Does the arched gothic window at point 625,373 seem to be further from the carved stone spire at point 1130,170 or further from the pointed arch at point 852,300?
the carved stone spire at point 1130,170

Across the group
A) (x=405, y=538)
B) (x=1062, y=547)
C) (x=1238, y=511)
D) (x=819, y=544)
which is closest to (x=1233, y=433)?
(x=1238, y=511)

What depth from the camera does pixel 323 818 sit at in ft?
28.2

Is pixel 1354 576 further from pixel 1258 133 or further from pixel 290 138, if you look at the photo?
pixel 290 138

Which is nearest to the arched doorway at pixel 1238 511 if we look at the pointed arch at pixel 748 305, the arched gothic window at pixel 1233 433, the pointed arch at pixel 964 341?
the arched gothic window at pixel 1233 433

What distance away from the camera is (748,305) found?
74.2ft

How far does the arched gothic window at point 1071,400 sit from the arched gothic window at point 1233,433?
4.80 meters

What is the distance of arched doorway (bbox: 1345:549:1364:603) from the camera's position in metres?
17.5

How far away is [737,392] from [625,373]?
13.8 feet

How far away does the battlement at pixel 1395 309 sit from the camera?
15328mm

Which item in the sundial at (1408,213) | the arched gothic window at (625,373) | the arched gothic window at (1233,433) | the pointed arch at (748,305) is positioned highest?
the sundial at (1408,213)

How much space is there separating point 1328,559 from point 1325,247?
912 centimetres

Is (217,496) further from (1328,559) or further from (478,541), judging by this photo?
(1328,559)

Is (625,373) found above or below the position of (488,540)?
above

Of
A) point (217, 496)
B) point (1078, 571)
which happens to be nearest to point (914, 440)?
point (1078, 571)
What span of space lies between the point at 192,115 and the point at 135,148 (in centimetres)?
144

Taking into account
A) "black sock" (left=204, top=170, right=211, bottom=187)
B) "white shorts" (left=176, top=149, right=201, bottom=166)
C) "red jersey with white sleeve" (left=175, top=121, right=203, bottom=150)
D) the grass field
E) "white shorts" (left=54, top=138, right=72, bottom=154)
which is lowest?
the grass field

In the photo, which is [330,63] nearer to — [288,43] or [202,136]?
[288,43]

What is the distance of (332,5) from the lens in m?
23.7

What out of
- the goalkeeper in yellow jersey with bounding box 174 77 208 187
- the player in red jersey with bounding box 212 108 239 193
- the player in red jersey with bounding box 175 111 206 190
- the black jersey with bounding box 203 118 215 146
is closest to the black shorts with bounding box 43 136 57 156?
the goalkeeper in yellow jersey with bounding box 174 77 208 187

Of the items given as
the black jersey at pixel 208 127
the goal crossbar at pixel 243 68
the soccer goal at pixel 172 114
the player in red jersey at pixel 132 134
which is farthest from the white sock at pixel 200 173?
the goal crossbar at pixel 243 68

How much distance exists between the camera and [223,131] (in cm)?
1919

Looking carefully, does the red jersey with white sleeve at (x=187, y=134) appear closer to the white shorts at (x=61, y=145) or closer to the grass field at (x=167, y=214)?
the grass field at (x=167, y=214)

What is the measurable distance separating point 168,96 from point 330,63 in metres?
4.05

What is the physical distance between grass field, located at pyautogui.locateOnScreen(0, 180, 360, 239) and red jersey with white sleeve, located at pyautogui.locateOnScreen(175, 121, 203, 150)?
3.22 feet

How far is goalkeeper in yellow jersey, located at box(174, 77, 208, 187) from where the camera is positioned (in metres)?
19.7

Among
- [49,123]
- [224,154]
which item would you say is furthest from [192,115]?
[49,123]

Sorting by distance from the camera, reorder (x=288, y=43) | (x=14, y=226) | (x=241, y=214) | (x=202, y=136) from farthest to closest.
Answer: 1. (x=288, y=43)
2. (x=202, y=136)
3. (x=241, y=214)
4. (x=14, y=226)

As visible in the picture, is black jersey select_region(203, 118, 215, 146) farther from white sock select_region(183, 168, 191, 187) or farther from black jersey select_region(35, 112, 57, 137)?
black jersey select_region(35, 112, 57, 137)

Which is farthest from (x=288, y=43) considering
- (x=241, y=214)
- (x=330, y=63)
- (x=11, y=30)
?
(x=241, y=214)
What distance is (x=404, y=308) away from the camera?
—————
GIVEN TASK
Give a word-for-word copy of the records.

TASK RESPONSE
Does the arched gothic window at point 625,373 seem to be further from the carved stone spire at point 1130,170 or further from the pointed arch at point 852,300?
the carved stone spire at point 1130,170

Across the group
A) (x=405, y=538)
B) (x=1062, y=547)
C) (x=1238, y=511)
D) (x=819, y=544)
which is closest to (x=1233, y=433)?
(x=1238, y=511)

What depth from the camera does pixel 323 818 sit at in ft?
28.2

Is pixel 1354 576 further from pixel 1258 133 or further from pixel 290 138, if you look at the photo?
pixel 290 138

Which is nearest to the arched doorway at pixel 1238 511 if we look at the pointed arch at pixel 748 305, the arched gothic window at pixel 1233 433, the pointed arch at pixel 964 341?
the arched gothic window at pixel 1233 433

What distance away from the camera is (748,305) found?
74.2ft

How far does the arched gothic window at point 1071,400 sit from the arched gothic window at point 1233,433?
4.80 meters

What is the distance of arched doorway (bbox: 1345:549:1364:603) from the camera's position in metres?
17.5

How far away is [737,392] from [625,373]?
13.8 feet

How far away does the battlement at pixel 1395 309 sit from the camera?
15328mm

Which item in the sundial at (1408,213) | the arched gothic window at (625,373) | the arched gothic window at (1233,433) | the pointed arch at (748,305) is positioned highest?
the sundial at (1408,213)

How much space is there separating point 1328,559 from point 1325,247?
912 centimetres

Is (217,496) further from (1328,559) or further from (478,541), judging by this photo?
(1328,559)

Is (625,373) found above or below the position of (488,540)?
above

Of
A) point (217, 496)
B) point (1078, 571)
which happens to be nearest to point (914, 440)?
point (1078, 571)
What span of space lies between the point at 192,115 and the point at 135,148 (in centimetres)?
144

Taking into account
A) "black sock" (left=204, top=170, right=211, bottom=187)
B) "white shorts" (left=176, top=149, right=201, bottom=166)
C) "red jersey with white sleeve" (left=175, top=121, right=203, bottom=150)
D) the grass field
E) "white shorts" (left=54, top=138, right=72, bottom=154)
which is lowest?
the grass field

In the photo, which is [330,63] nearer to — [288,43] or [202,136]?
[288,43]

What is the distance of (332,5) from the lens in m?
23.7

What out of
- the goalkeeper in yellow jersey with bounding box 174 77 208 187
- the player in red jersey with bounding box 212 108 239 193
- the player in red jersey with bounding box 175 111 206 190
- the black jersey with bounding box 203 118 215 146
is closest to the black shorts with bounding box 43 136 57 156?
the goalkeeper in yellow jersey with bounding box 174 77 208 187

Of the items given as
the black jersey at pixel 208 127
the goal crossbar at pixel 243 68
the soccer goal at pixel 172 114
the player in red jersey at pixel 132 134
which is farthest from the white sock at pixel 200 173?
the goal crossbar at pixel 243 68

How much distance exists between the camera and [223,131] (in cm)?
1919

Looking carefully, does the red jersey with white sleeve at (x=187, y=134) appear closer to the white shorts at (x=61, y=145) or closer to the grass field at (x=167, y=214)?
the grass field at (x=167, y=214)

What is the measurable distance separating point 168,96 from point 330,63 in metres?
4.05

What is the physical distance between grass field, located at pyautogui.locateOnScreen(0, 180, 360, 239) and red jersey with white sleeve, located at pyautogui.locateOnScreen(175, 121, 203, 150)?
3.22 feet

How far is goalkeeper in yellow jersey, located at box(174, 77, 208, 187) from where the camera is positioned (in metres)?
19.7

Among
- [49,123]
- [224,154]
which item would you say is furthest from [192,115]?
[49,123]

Sorting by distance from the camera, reorder (x=288, y=43) | (x=14, y=226) | (x=241, y=214) | (x=202, y=136) from farthest to closest.
Answer: 1. (x=288, y=43)
2. (x=202, y=136)
3. (x=241, y=214)
4. (x=14, y=226)

As visible in the picture, is black jersey select_region(203, 118, 215, 146) farther from white sock select_region(183, 168, 191, 187) or farther from black jersey select_region(35, 112, 57, 137)?
black jersey select_region(35, 112, 57, 137)

Which is farthest from (x=288, y=43) considering
- (x=241, y=214)
- (x=330, y=63)
- (x=11, y=30)
?
(x=241, y=214)
What distance is (x=404, y=308) away from the camera?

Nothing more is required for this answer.